_Extrait_.
↓
Jalons pour une histoire de la Biennale internationale design Saint-Étienne (9). Entretien avec Laurent Grégori
Christophe Bardin

Christophe Bardin : Bonjour, Laurent Grégori, vous êtes designer et enseignant à l'école supérieure d'art et design de Saint-Étienne (ESADSE). Une première question peut être naïve, comment découvrez-vous le design et pourquoi cette envie d'en faire ensuite votre métier ?

Laurent Grégori : Au départ, je fais des études artistiques au sein de l'école régionale des beaux-arts de Saint-Étienne. À l'époque nous avions un cursus divisé en deux parties. Les deux premières années - probatoire et postprobatoire - avant d'intégrer pour trois années un des départements proposés par l'école. À mon époque le service militaire est encore obligatoire - suspendu en 1997 par Jacques Chirac. Je décide en conscience de devancer l'appel pour ne pas être sous les drapeaux en fin de cycle de formation, au moment où précisément se constitue un réseau et s'offrent les premières opportunités professionnelles. Un mois avant de revenir à l'école et d'intégrer le département environnement avec l'idée de devenir décorateur d'intérieur, je découvre l'exposition Caravelles au musée d'art contemporain de Lyon. Je tombe sur la présentation des pièces libres, de Mandini, Branzi ou encore Sottsass. Les plus grands designers italiens de l'époque, ceux qui ont transformé la vision du design... C'est cet événement qui va me mettre dans le bain du design. Les quadriennales Caravelles ont été pour moi fondatrices. Elles me permettent de découvrir la discipline et elles encadrent mes études. Tout débute par la claque de Caravelles 1 et se termine par le commissariat de Caravelles 2 pendant mon post diplôme à Saint-Étienne.
↑
_Relevé des données_.
↓
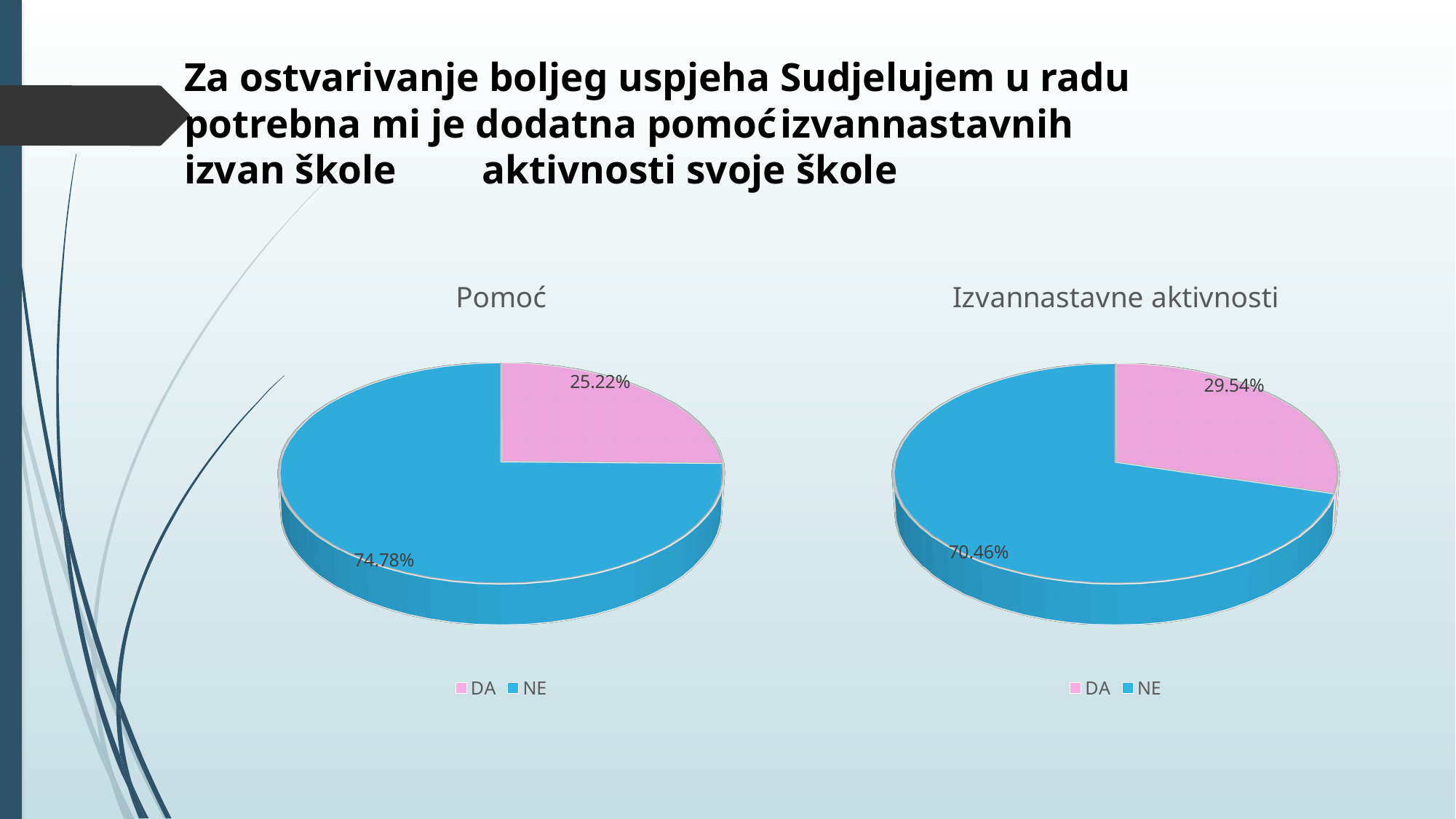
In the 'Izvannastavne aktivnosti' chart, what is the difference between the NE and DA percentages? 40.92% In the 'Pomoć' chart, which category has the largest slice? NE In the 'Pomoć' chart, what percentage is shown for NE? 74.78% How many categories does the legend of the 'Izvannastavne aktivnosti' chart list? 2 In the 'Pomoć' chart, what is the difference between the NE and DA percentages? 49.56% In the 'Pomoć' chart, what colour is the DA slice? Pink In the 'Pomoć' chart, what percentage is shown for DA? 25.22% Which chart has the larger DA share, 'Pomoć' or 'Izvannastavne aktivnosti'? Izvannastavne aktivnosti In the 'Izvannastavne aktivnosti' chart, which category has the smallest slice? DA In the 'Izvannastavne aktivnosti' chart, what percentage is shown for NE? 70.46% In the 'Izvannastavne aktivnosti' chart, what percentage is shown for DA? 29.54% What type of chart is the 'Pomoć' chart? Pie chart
↑
↓
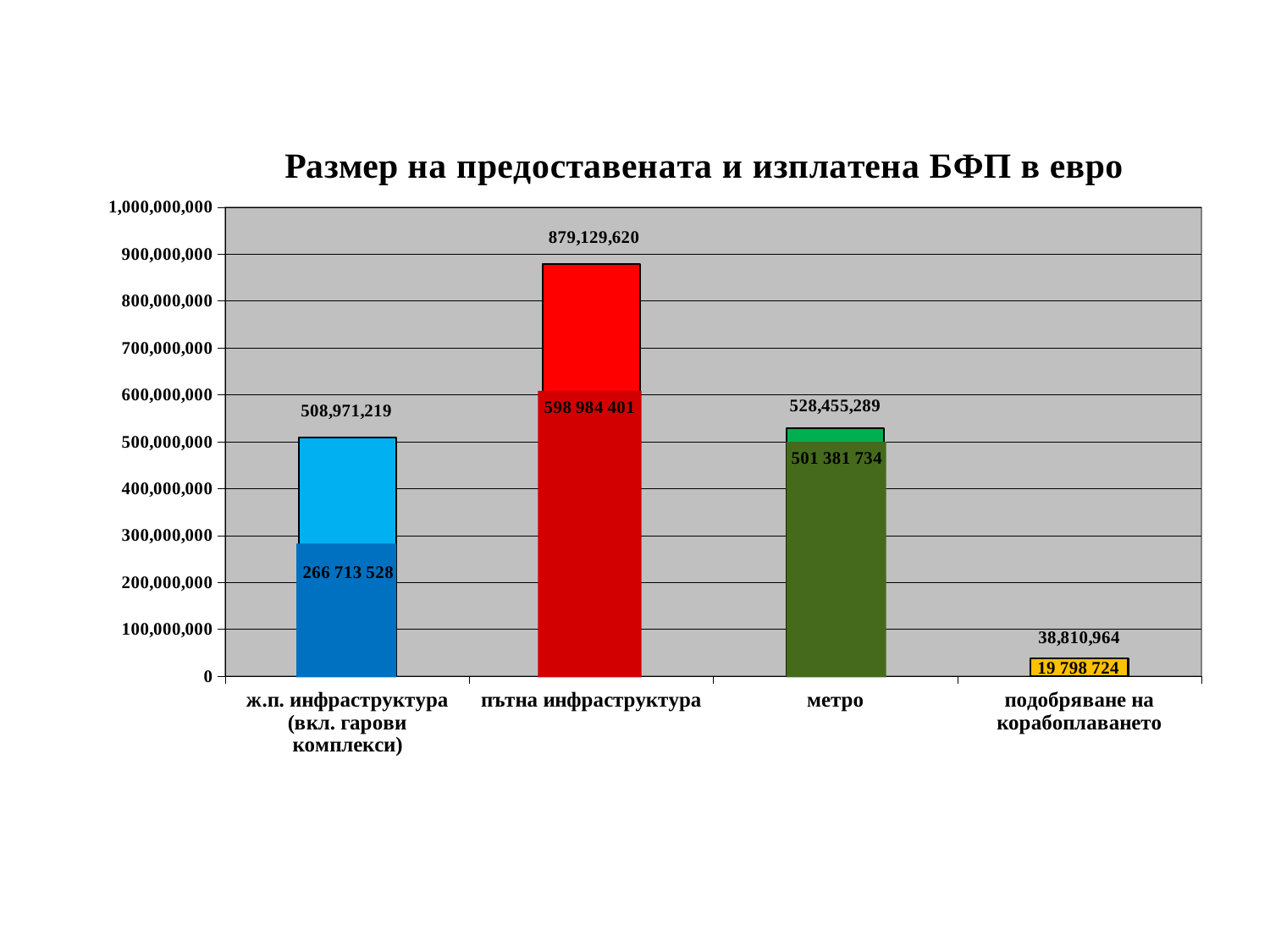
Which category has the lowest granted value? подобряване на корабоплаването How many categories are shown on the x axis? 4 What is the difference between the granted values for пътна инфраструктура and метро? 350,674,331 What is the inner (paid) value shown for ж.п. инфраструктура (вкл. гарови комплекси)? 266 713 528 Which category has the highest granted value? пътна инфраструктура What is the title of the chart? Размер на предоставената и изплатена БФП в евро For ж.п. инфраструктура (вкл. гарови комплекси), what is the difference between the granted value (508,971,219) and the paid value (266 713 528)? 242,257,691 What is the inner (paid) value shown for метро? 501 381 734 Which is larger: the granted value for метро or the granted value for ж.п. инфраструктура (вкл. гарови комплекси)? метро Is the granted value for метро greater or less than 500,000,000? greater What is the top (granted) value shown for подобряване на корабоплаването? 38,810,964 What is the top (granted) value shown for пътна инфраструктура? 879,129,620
↑
_Travail demandé_.
**1)** Recopiez fidèlement l'extrait depuis « Christophe Bardin : Bonjour, Laurent » jusqu'à « votre métier ? » inclus.
**2)** Traduisez en anglais cette phrase de l'extrait : « Les quadriennales Caravelles ont été pour moi fondatrices. »
Appuyez-vous uniquement sur l'extrait.

_Réponses par numéro_.
**1)**
Christophe Bardin : Bonjour, Laurent Grégori, vous êtes designer et enseignant à l'école supérieure d'art et design de Saint-Étienne (ESADSE). Une première question peut être naïve, comment découvrez-vous le design et pourquoi cette envie d'en faire ensuite votre métier ?

**2)** The Caravelles quadrennials were foundational for me.